* Short task
Could you render the material below as a JSON list of strings, with one string for each line and blank lines omitted?

****************

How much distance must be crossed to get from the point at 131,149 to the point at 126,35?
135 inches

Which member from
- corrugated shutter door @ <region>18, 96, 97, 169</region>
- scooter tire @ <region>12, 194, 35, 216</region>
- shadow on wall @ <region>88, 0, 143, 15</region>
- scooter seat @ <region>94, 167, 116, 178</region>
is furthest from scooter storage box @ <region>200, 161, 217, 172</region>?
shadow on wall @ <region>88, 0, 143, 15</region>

****************

* Answer below
[
  "How much distance must be crossed to get from the point at 131,149 to the point at 126,35?",
  "135 inches",
  "Which member from",
  "- corrugated shutter door @ <region>18, 96, 97, 169</region>",
  "- scooter tire @ <region>12, 194, 35, 216</region>",
  "- shadow on wall @ <region>88, 0, 143, 15</region>",
  "- scooter seat @ <region>94, 167, 116, 178</region>",
  "is furthest from scooter storage box @ <region>200, 161, 217, 172</region>?",
  "shadow on wall @ <region>88, 0, 143, 15</region>"
]